SOFTWARE COMPLEXITY METRICS FOR HIGH-PRECISION COMPUTATIONS IN DISTRIBUTED SYSTEMS

Abstract

Modern software systems increasingly rely on numerical algorithms that require high or arbitrary precision, especially in scientific computing, numerical modeling, optimization, and data analysis. The use of high-precision arithmetic significantly affects the computational behavior of programs, since the cost of arithmetic and transcendental operations depends on the precision level of numerical data representation. In such conditions, predicting program execution time and estimating computational complexity become non-trivial tasks, particularly in distributed computing environments.

This paper presents an analysis of existing software complexity metrics with respect to their applicability to programs performing high-precision computations in distributed systems. Classical software metrics, including size metrics, control flow complexity metrics, and data flow complexity metrics, are considered and systematized. Their main limitations are identified in the context of high-precision arithmetic, where the assumption of constant-time arithmetic operations is no longer valid.

It is shown that classical complexity metrics do not account for the dependence of computational cost on the mantissa length of numerical variables and the actual cost of arithmetic operations. As a result, programs with relatively simple control structures but intensive high-precision computations may require significantly more computational resources than programs with complex control logic implemented using standard floating-point arithmetic.

The study substantiates the necessity of extending existing complexity evaluation approaches by incorporating parameters related to numerical precision and operation cost. The computational complexity of a program is proposed to be considered as a function of the types of arithmetic operations, their execution frequency, and the mantissa length of numerical data.
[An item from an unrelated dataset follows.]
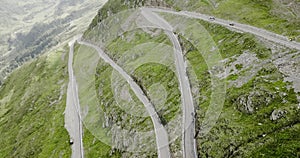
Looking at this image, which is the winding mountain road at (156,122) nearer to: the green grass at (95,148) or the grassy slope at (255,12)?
the green grass at (95,148)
Such an approach allows for a more accurate estimation of execution time and resource consumption, which is especially important for programs executed in distributed computing systems where communication overhead and data transfer costs play a significant role.

The obtained results can be used for preliminary performance estimation, rational resource allocation, and the selection of appropriate parallelization strategies for high-precision numerical software in distributed environments.